__AIM OF THE TASK__
Write out, word for word, every line from the one containing "right | Δt(171Å) +0/+6/+18" through the last line of the records below, both ends included.

__DATA EXTRACTS__
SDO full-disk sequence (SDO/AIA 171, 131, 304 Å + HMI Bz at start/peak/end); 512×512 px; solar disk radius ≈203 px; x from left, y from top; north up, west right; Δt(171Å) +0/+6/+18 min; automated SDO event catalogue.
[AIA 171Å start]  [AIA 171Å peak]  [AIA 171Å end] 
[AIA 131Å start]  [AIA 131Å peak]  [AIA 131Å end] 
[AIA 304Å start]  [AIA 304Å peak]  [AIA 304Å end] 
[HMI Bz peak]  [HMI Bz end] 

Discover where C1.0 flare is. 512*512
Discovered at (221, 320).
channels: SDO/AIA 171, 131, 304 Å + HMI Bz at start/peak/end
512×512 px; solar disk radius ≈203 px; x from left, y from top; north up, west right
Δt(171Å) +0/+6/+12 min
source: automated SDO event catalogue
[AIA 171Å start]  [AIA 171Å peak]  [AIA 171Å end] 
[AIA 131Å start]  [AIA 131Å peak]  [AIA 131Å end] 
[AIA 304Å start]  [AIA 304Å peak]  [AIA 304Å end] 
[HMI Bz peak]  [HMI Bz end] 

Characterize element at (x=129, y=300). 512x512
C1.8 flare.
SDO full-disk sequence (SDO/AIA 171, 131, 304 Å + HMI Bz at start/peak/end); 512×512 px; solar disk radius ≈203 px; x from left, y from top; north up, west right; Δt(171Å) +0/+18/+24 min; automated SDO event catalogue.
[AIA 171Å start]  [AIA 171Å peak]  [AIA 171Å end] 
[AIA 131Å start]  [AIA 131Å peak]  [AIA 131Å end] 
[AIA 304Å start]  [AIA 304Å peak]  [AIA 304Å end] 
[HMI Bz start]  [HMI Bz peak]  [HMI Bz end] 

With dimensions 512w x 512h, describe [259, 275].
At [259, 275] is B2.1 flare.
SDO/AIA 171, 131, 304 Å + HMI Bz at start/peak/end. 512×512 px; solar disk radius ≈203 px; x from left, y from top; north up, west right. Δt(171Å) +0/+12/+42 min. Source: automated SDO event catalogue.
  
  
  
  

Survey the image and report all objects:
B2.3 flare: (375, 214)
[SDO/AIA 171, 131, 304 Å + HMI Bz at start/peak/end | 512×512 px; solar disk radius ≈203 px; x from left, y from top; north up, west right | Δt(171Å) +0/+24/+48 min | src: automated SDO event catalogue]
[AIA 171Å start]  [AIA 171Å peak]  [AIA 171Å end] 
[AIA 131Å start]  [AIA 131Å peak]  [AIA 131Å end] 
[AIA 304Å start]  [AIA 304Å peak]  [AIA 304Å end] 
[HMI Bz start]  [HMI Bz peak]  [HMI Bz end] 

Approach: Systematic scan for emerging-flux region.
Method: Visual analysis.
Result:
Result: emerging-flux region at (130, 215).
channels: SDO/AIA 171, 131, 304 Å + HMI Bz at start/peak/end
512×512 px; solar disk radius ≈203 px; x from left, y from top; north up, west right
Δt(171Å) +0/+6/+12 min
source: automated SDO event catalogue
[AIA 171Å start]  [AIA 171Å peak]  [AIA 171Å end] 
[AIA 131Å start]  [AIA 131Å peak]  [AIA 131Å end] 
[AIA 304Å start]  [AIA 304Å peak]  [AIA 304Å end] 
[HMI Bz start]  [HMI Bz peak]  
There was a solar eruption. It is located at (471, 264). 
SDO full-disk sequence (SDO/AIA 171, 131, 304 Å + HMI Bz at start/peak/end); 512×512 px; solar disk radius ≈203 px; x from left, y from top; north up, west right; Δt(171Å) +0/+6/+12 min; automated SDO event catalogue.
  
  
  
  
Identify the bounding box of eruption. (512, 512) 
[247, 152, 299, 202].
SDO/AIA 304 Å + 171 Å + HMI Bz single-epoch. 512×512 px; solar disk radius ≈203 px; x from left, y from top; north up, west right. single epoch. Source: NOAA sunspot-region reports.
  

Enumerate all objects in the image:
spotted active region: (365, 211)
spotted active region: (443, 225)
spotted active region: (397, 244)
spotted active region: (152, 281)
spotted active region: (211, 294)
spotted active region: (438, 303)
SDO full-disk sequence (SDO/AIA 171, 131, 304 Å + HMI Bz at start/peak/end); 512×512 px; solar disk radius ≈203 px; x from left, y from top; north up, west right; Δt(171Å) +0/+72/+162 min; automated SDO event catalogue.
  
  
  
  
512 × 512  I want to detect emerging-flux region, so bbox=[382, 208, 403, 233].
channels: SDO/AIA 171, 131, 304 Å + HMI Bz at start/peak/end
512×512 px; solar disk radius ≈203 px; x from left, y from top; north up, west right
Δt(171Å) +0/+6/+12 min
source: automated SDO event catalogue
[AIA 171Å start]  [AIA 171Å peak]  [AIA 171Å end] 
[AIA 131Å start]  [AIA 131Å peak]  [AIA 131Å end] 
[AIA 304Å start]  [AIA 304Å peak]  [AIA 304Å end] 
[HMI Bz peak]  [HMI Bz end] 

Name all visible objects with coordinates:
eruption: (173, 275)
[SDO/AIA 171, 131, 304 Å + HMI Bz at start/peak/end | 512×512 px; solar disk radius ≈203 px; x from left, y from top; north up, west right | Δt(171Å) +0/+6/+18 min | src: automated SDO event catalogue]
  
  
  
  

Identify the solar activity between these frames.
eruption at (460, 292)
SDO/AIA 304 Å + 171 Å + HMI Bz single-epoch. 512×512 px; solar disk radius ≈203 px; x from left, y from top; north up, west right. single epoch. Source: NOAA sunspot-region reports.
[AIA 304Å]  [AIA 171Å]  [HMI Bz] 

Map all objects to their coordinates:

__COMPLETED TASK__
[SDO/AIA 171, 131, 304 Å + HMI Bz at start/peak/end | 512×512 px; solar disk radius ≈203 px; x from left, y from top; north up, west right | Δt(171Å) +0/+6/+18 min | src: automated SDO event catalogue]
  
  
  
  

Identify the solar activity between these frames.
eruption at (460, 292)
SDO/AIA 304 Å + 171 Å + HMI Bz single-epoch. 512×512 px; solar disk radius ≈203 px; x from left, y from top; north up, west right. single epoch. Source: NOAA sunspot-region reports.
[AIA 304Å]  [AIA 171Å]  [HMI Bz] 

Map all objects to their coordinates:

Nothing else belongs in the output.